# WHAT YOU WILL DO
Each record below is to be retyped exactly, with its pictures omitted.
-- MATERIAL SHOWN follows --
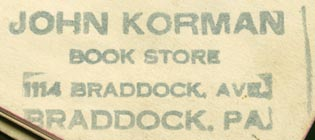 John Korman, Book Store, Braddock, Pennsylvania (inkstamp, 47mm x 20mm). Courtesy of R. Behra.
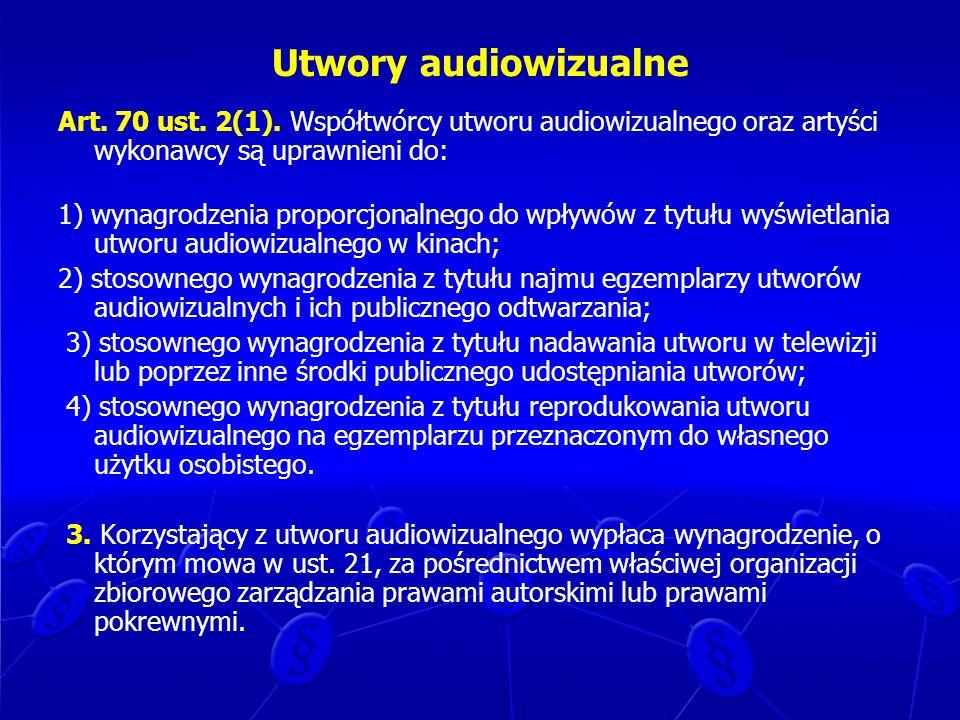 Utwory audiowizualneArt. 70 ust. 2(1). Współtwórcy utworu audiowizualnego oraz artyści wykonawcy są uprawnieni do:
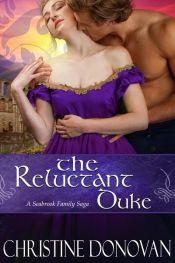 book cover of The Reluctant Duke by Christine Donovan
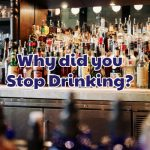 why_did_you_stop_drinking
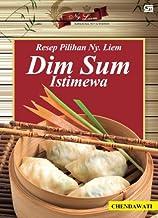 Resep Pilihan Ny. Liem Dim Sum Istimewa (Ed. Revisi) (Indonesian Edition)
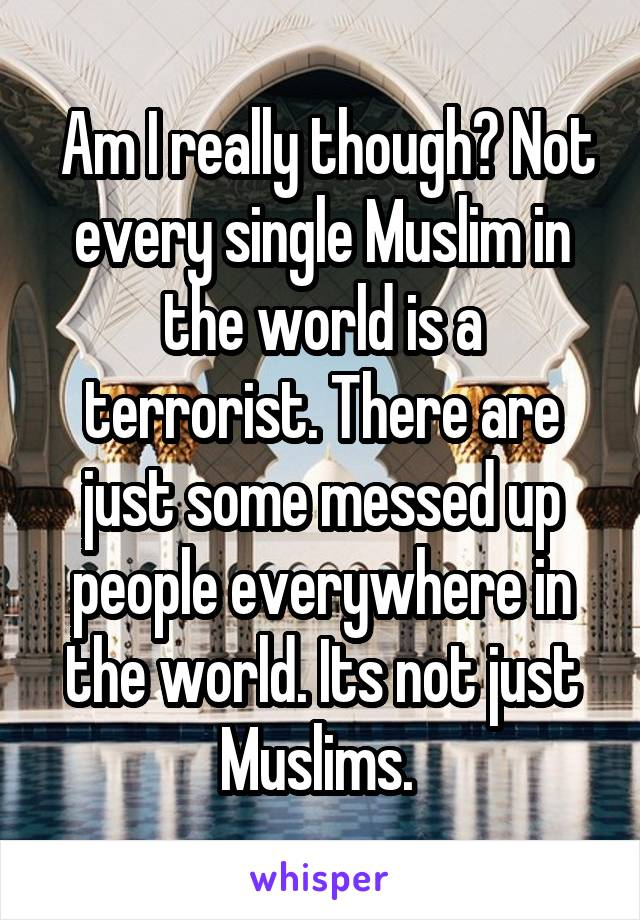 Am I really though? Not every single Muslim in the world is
-- MATERIAL SHOWN concluded --
# RESULT
 John Korman, Book Store, Braddock, Pennsylvania (inkstamp, 47mm x 20mm). Courtesy of R. Behra.
 Utwory audiowizualneArt. 70 ust. 2(1). Współtwórcy utworu audiowizualnego oraz artyści wykonawcy są uprawnieni do:
 book cover of The Reluctant Duke by Christine Donovan
 why_did_you_stop_drinking
 Resep Pilihan Ny. Liem Dim Sum Istimewa (Ed. Revisi) (Indonesian Edition)
 Am I really though? Not every single Muslim in the world is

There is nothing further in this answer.